SURE! OK! YES! My Goren idea is a bit extreme. I completely realize that. But, given everything else we're going through, really...it seems like it's right in line. And it does help everyone win. Why is that such a crazy thing to want? We can't let Ana and the baby just leave. Seriously, I think everyone would agree with that if they didn't automatically hate my idea because I'm the one that came up with it. (That is something to think about, though, right? Not to be on my high horse, but I'm the one going out on a limb here. My fanny's on the line. But...no one seems to think about it that way. Ever. OK, enough boo-hooing about that little specific.) It's not about not moving ahead with the family. It's about making sure the family can move ahead at all. How am I wearing the black hat in all of this? (Lots of questions to no one, I know. Sorry about that. I gotta vent these days. Just have to.)

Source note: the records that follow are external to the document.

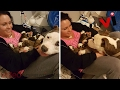Woman Overwhelmed When Her Rescue Pit Bull Places Her 11 Newborn Puppies Into Her Lap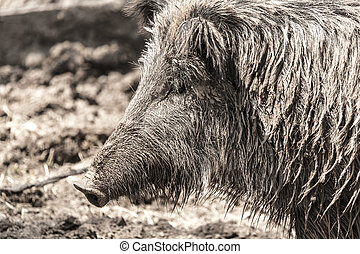 wild boar in a park on the nature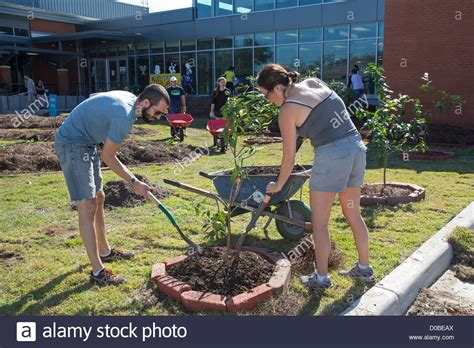 volunteers work on landscaping and build an quot edible schoolyard quot at stock photo royalty free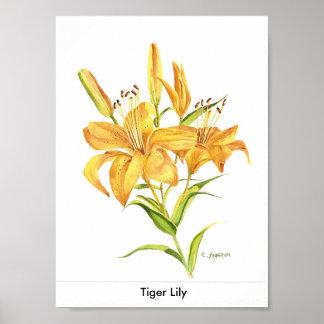 Lis tigré poster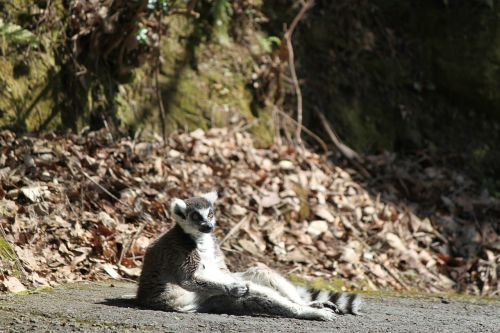 during a break in zoo nagasaki bio park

I think I feel (how's that for deep!) that I get a lot of this stuff trickling down on me because I wasn’t always the me that I am now. I know I talked about this a lot last time, and I don't necessarily think anyone does it on purpose...but I can see them looking at Margene-from-five-years-ago sometimes.1 And what I've contributed over those years or how we've fused together doesn't get appreciated when the sharp knives come out of the drawer. I mean, not to sound like the youngest kid who's just complaining all the time, but what have I done to create ANY of these problems? I started a business. But that was all sunshine and daisy chains until I started saying it was important to me. Then it became a problem. Doesn't...quite...seem...right.
I guess I gotta get out of this defensive mode (seriously) and just know what I'm doing is the right thing to do...even if it raises some eyebrows. If I'm the only one that sees the tidal wave coming, so be it. I really think I can be the one that gets us to higher ground. I don't know if, once we get there, we'll just be arguing about the same things. I'd like to think that at that point, someone will say, "hey, we got up here because Margie took some big time actions," but let's not get ahead of ourselves. That's asking a lot.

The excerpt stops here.